I can't change my mother, and I never once thought I could. I didn't come back to change this place, or anyone but myself. I know change starts and ends with myself. Always. Not with running from the people of my past, not with escaping to Namu.

"I thought you'd go off to some other country again," I spot her reading a newspaper on the couch. I guess she hasn't cooled down either.

"No, unfortunately not," I sighed, dropping my bag and plopping down next to her. She seemed surprised that I was willing to sit so close.

My mother lowered the newspaper to look at me curiously, "Where did you go?"

"I went to Kenji's house."

So many years later, I'm still doing the same thing. I saw her nod quietly at the corner of my eye.

"I'm sorry."

That word sounds weird coming from her mouth.

"You know I don't like it when people apologize for things they're not going to change."

No, I hate it. Why would you keep doing it if you're sorry? You're not being sorry if you keep doing it, you are just acknowledging it. Everybody can do that. Saying sorry should be hard. It should make you lose sleep, it should make you want to throw up. Back then people would complain about others never saying sorry. But now everybody throws it around. It has gotten too easy.
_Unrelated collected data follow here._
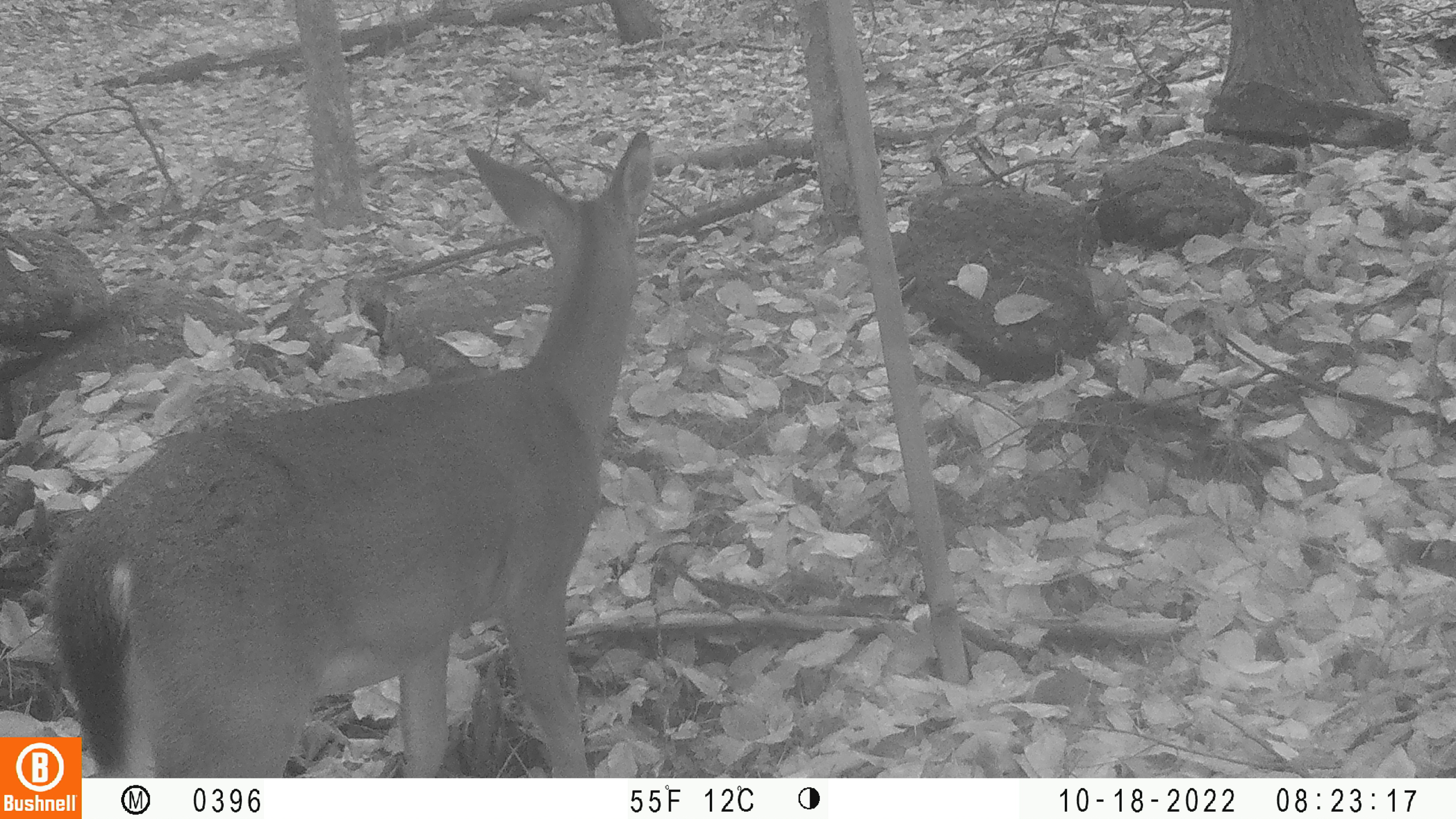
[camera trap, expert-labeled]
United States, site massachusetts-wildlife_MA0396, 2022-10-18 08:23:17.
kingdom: Animalia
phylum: Chordata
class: Mammalia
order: Artiodactyla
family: Cervidae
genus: Odocoileus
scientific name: Odocoileus virginianus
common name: white-tailed deer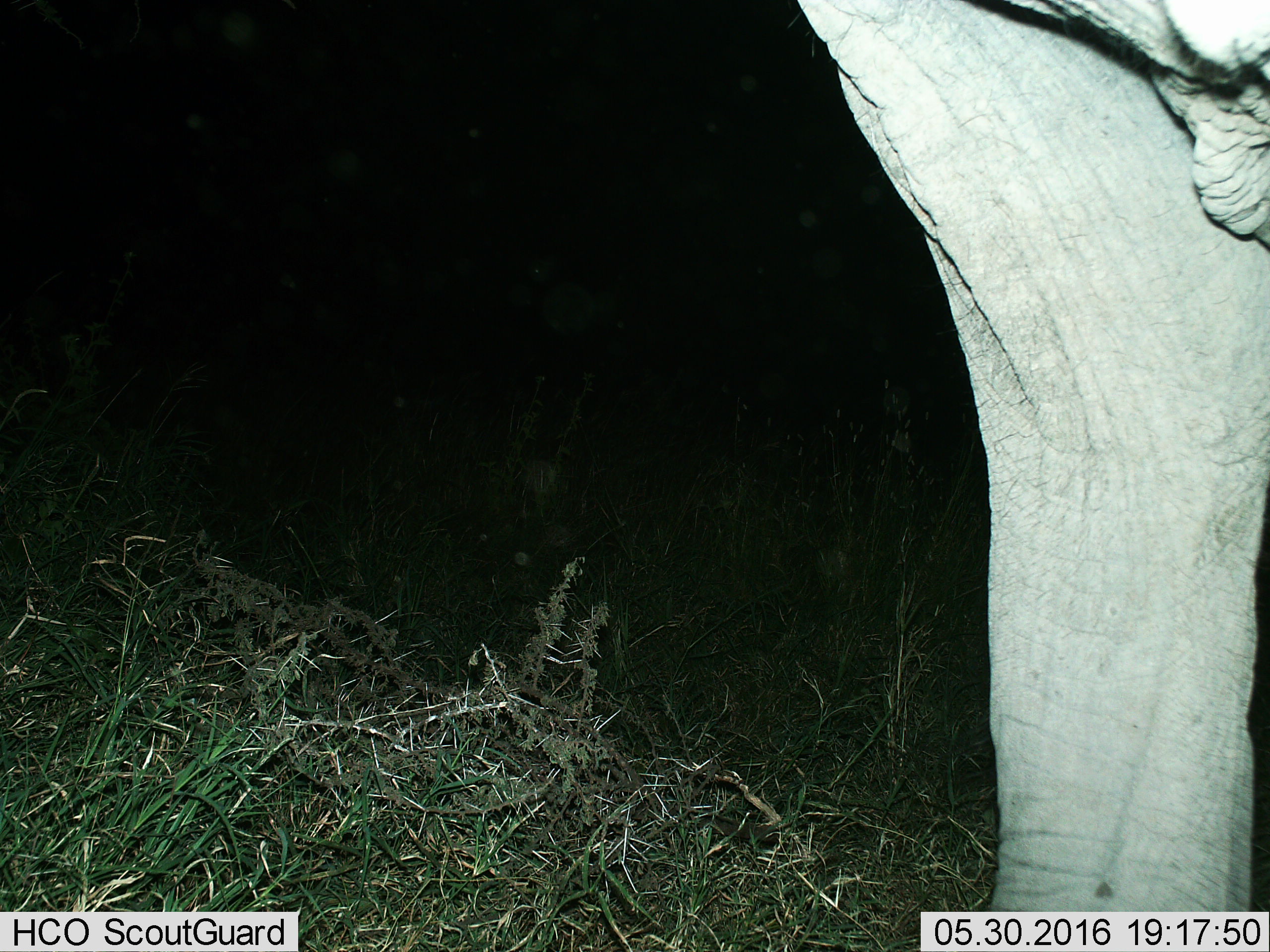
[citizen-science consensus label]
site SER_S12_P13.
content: unidentified animal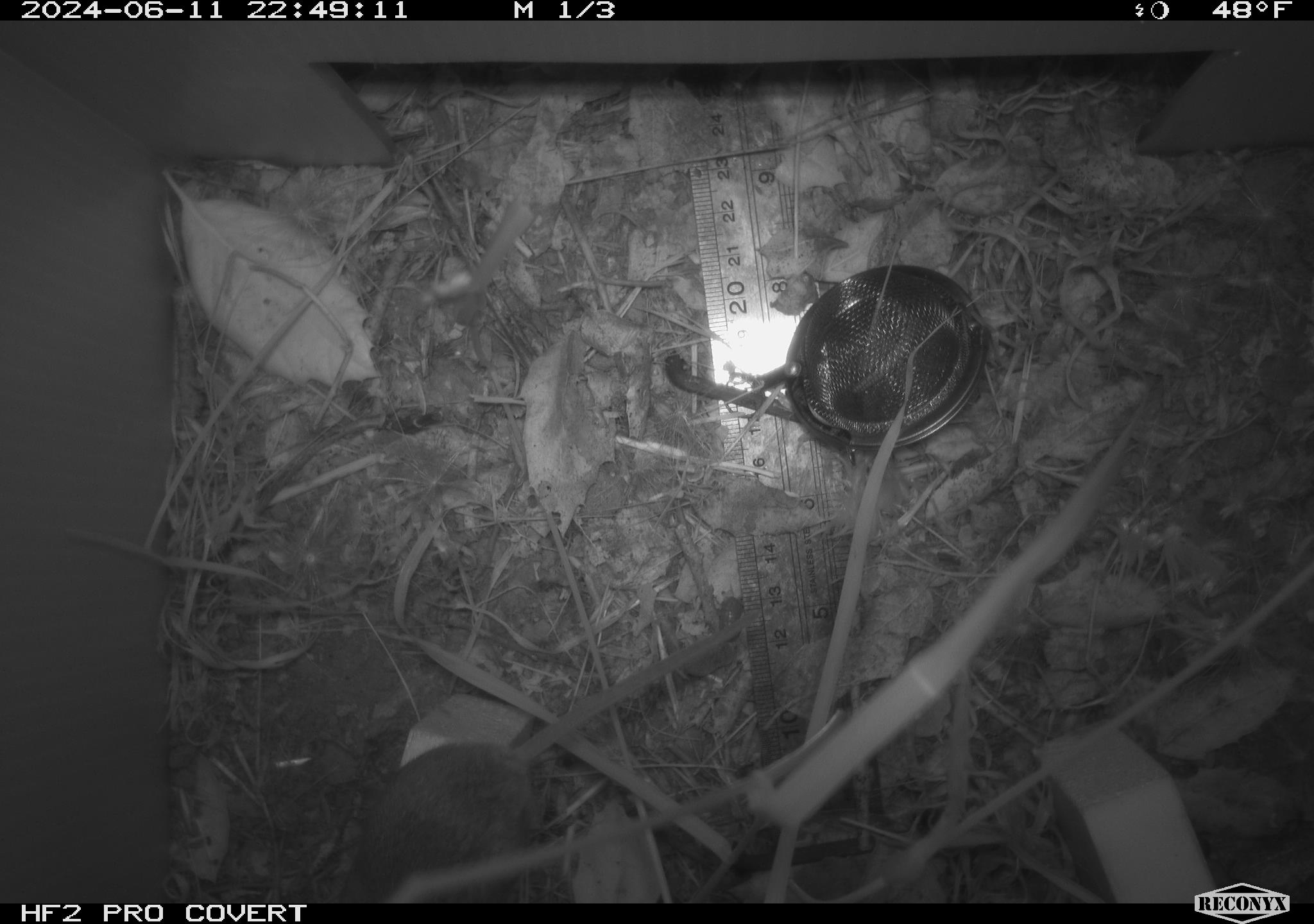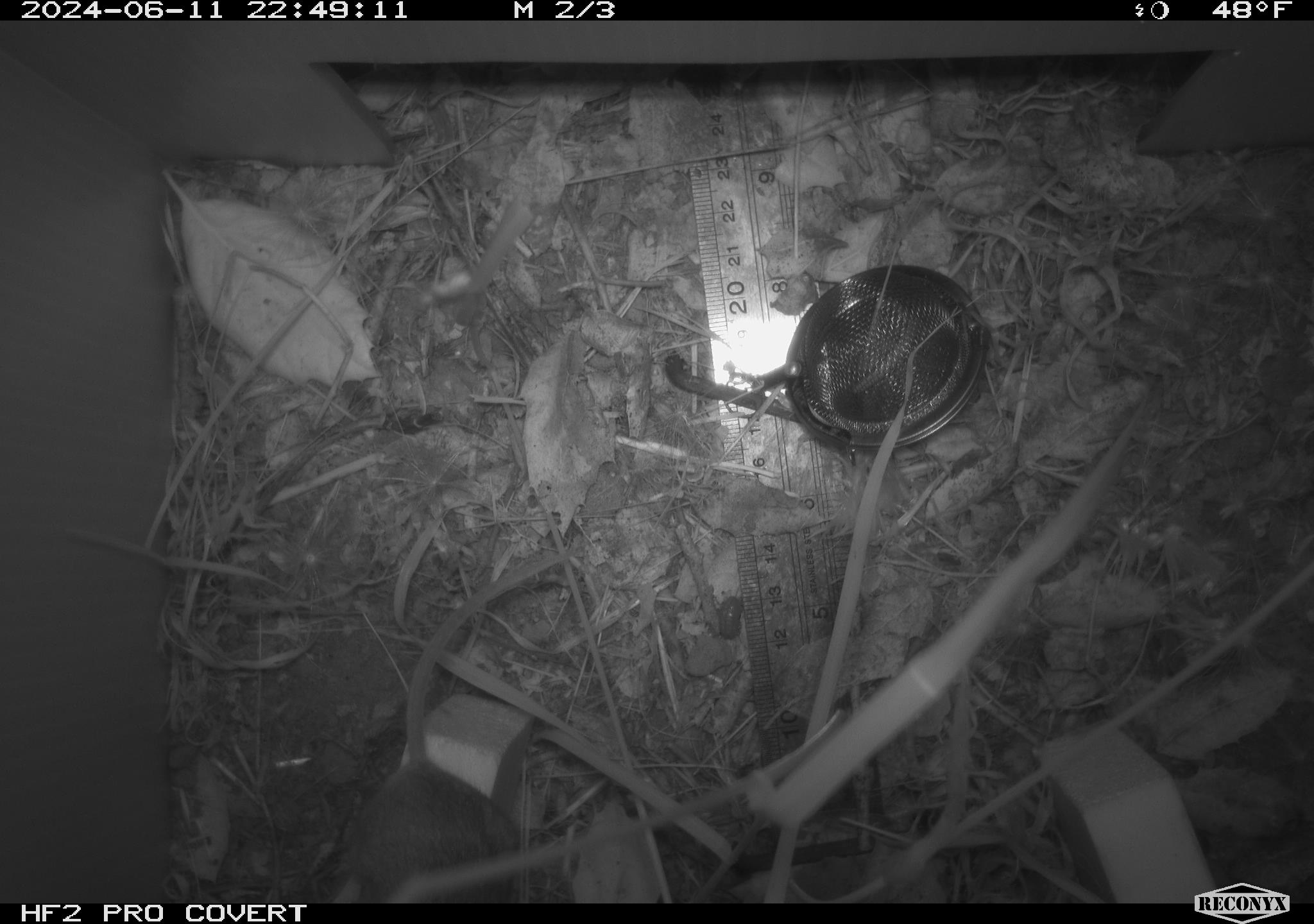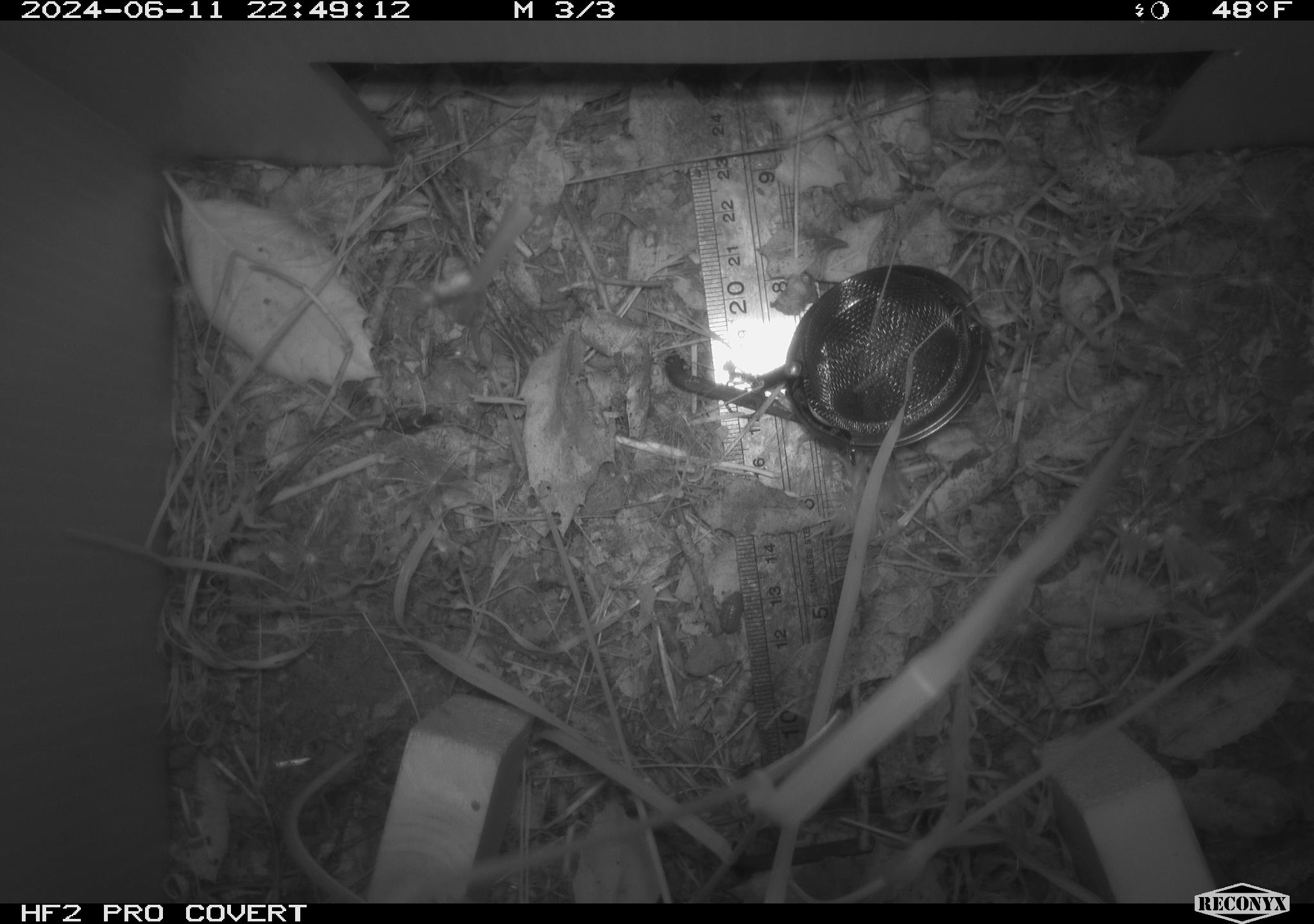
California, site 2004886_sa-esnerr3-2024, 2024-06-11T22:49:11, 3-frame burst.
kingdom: Animalia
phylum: Chordata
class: Mammalia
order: Rodentia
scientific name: Rodentia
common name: rodent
Rodent (Rodentia).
I'm sorry I fucked your girlfriend. I'm sorry I stole money from your bank account. I'm sorry I beat you. I'm sorry I ruined your life beyond repair.

People say it too much now, they say it when it's too late. They just blurt it out mindlessly at the last second in an attempt to hold back something they know they don't deserve. They don't care what they've just said, they don't care if it was a promise, or if it would make committing the same mistakes again hurt so much worse for the other person. People aren't sorry. Sorry means nothing now.

That's all it is. Nothing.

"I know."

It fucks with me the most when she's quiet and calm. It's like she's gone crazy, full-on psychotic. It's like she's lost all hope. At least when she's yelling, she still has something to fight for. I turn my head to look at her, I'll never enjoy looking at her eyes. They look just like mine.

"What are you sorry for?"

Does she even know? No, of course she does. She's not stupid, she's anything I can call her in the book, but she's not stupid. That makes everything worse, doesn't it?

"Whatever you're hurting over."

I scoff, gladly taking my eyes off of her, "Well doesn't that just make apologies so much more convenient for you. Whatever I'm hurting over?" I can't help but chuckle again with my arms folded, "Genius. I don't even know what to say."

I never asked her to say sorry. I don't need it. But she's given me this half-assed apology like it's some kind of lazy charity. It makes me sick. She doesn't even have the guts to say what she's done. I know she feels guilt and that she is ashamed of herself. I'm not stubborn enough to think that my mother is incapable of self-awareness.

Her insecurity for how she's failed as a mother is what fuels her tantrums every time. I pity her for that, I really do. She's so consumed by her own guilt that she can only resort to emotional and physical abuse to express her shame. She's her only reason for this constant cycle. She cannot blame father anymore, he's already long gone. And she cannot blame my absence either.